● **Exercise materials**:
::::
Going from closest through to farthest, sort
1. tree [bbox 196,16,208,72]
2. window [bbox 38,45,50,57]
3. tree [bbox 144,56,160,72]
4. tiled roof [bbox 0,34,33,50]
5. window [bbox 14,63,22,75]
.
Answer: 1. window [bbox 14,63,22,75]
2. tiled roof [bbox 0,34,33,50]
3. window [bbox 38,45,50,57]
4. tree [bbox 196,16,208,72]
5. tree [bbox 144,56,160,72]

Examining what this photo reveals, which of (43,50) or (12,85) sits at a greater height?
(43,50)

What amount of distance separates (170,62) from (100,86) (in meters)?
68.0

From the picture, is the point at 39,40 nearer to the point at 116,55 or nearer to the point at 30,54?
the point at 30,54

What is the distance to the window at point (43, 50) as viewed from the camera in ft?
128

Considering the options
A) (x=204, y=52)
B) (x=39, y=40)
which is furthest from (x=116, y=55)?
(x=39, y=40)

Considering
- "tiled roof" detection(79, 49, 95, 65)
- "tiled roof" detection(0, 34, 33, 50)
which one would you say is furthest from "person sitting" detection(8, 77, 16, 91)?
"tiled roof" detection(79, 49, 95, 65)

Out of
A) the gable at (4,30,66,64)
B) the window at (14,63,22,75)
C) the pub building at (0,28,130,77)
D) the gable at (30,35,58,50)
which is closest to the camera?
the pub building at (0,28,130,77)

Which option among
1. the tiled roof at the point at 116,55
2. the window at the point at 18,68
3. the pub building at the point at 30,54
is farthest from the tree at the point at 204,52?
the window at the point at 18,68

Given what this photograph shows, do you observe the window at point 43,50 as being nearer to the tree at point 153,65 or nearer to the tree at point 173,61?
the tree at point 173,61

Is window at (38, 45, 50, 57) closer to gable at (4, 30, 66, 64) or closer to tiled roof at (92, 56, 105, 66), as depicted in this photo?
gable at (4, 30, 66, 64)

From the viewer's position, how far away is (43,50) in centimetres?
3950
::::
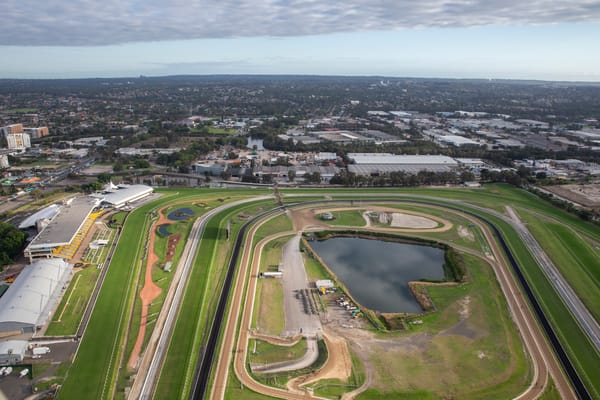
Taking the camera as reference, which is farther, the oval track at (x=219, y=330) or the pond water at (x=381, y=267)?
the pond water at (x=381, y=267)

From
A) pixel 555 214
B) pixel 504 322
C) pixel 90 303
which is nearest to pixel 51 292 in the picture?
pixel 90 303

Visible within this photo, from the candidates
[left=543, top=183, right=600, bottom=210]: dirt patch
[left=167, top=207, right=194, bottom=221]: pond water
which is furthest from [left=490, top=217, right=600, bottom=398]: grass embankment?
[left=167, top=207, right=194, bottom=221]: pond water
::::
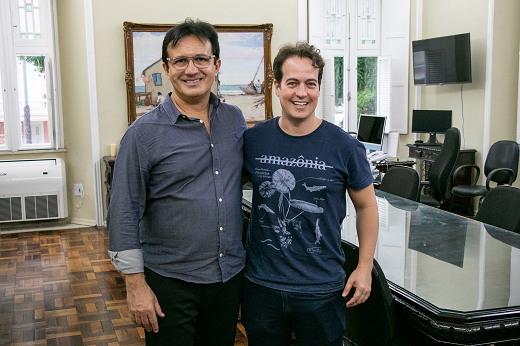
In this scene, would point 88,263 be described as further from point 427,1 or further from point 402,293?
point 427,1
::::
● **Problem**: Find each line in the rows above that contains the word "closest" and copy those lines.

● **Reply to the exercise**:
Going from closest through to farthest, sort
which is closest to the camera?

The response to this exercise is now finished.